## EXERCISE BRIEF
Write every record out again exactly, and keep images out of it.

-------- EXTRACTED RECORDS

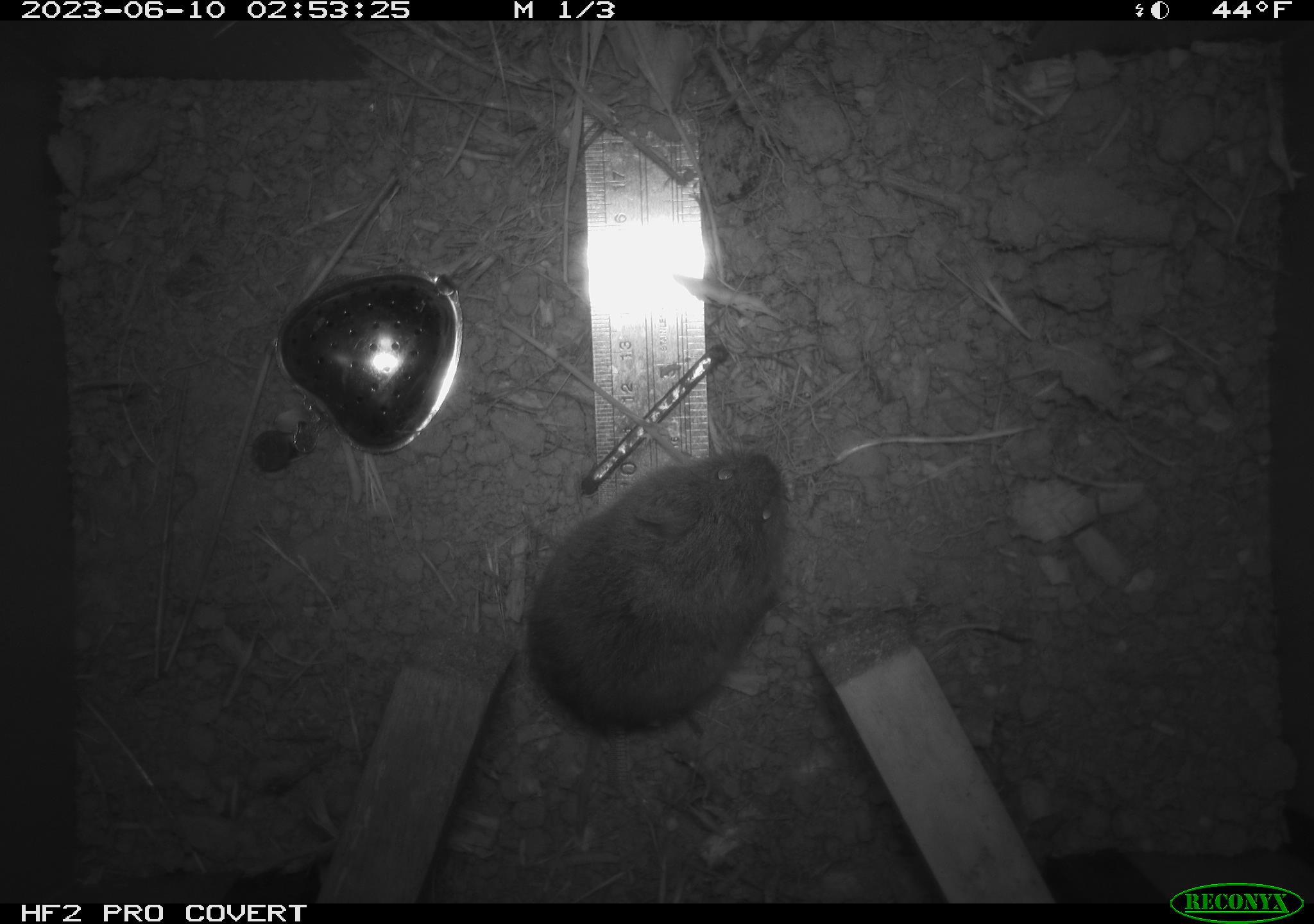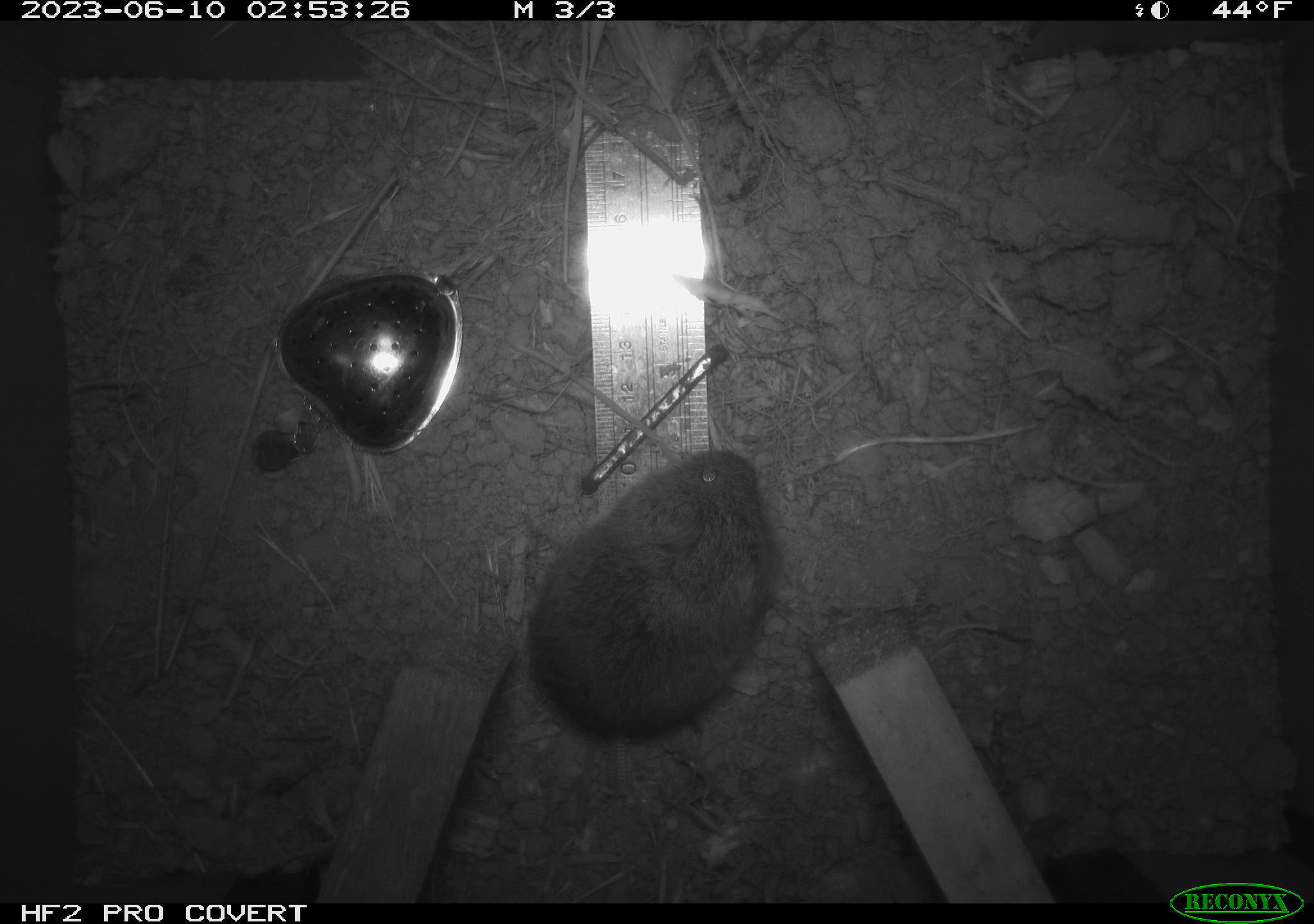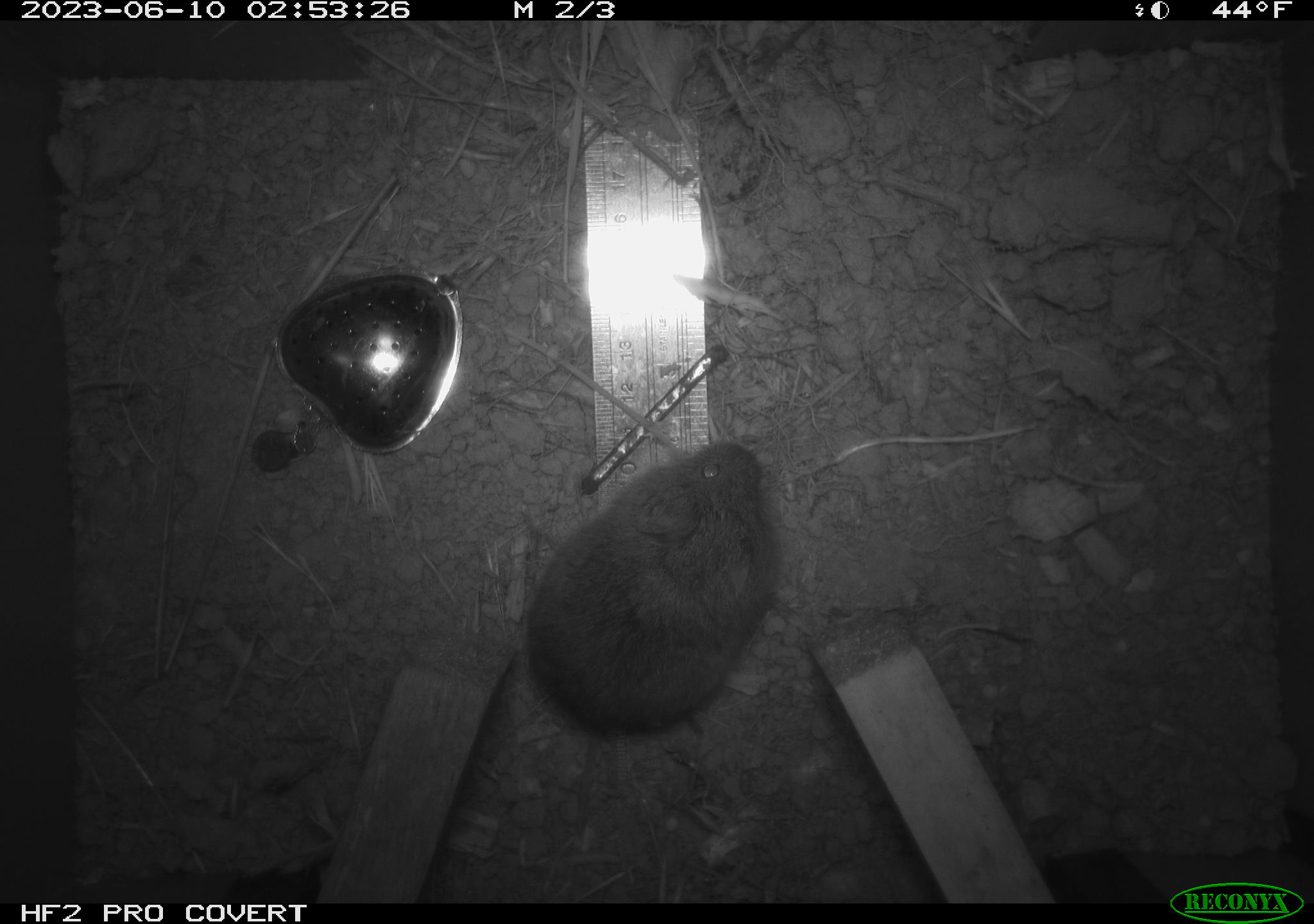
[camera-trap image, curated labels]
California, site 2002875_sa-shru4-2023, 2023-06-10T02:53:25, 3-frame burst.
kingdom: Animalia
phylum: Chordata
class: Mammalia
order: Rodentia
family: Cricetidae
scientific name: Arvicolinae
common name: voles, lemmings, and muskrats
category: arvicolinae subfamily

----------------

## COMPLETED TASK
[camera-trap image, curated labels]
California, site 2002875_sa-shru4-2023, 2023-06-10T02:53:25, 3-frame burst.
kingdom: Animalia
phylum: Chordata
class: Mammalia
order: Rodentia
family: Cricetidae
scientific name: Arvicolinae
common name: voles, lemmings, and muskrats
category: arvicolinae subfamily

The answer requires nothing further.